When asked whether Jeremy Corbyn’s plan to “end homelessness” was practical, John responded “it is, because we know what works!”. Between 1997 and 2007 the Labour government reduced the number of people on the streets by over three quarters and made the pledge to end homelessness in 2011 when in government. Since then the Conservative government has seen rough sleeping rise year-on-year and cut benefits to young people under 21 which is thought by many to be directly responsible for rises in youth homelessness.
John talked with people about Labour’s radical plan for housing which includes building up to “100,000 new council houses a year” and legally ensuring private landlords provide “decent homes” for their tenants. The Labour Party also back the immediate roll out of a scheme pioneered in London which would see 4,000 housing association properties nationwide made available to people with a history of problematic rough sleeping. His message was clear, “this policy could have an immediate impact on the number of rough sleepers in hotspots like Canterbury”.

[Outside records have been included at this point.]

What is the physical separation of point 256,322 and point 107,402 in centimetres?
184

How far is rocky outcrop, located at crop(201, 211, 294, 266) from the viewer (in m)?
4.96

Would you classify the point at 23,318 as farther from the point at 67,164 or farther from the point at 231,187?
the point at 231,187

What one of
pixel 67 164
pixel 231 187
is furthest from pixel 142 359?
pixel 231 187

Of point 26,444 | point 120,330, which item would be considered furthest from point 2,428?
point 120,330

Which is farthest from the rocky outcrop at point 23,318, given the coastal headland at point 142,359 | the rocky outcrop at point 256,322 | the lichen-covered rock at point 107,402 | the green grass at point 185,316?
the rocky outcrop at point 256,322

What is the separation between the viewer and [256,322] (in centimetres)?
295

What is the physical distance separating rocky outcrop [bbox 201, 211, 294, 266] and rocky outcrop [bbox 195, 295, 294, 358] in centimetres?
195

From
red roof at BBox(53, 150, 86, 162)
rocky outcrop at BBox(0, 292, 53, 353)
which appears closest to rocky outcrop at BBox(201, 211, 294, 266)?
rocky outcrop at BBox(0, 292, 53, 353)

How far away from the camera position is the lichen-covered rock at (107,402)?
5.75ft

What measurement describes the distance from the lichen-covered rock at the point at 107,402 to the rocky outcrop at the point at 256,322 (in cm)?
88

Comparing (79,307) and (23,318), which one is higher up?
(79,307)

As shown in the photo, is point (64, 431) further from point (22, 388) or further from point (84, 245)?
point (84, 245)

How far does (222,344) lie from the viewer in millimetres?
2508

Rosie Duffield, MP for Canterbury, spoke to a number of clients about the problem of youth homelessness before calling on the government to repeal the cuts to housing benefit for those under the age of 21. With the rain pelting down outside, John cancelled his planned street stall on the High Street and instead spent time answering questions on housing with local activists.
The Labour Party is planning to highlight this issue further with a street stall this weekend. The stall will specifically look at the problem of young families in temporary accommodation. Since 2010 the number of families in temporary accommodation has more than trebled. Figures from Shelter released this week suggest that almost 2,000 children across Kent will find themselves homeless this Christmas.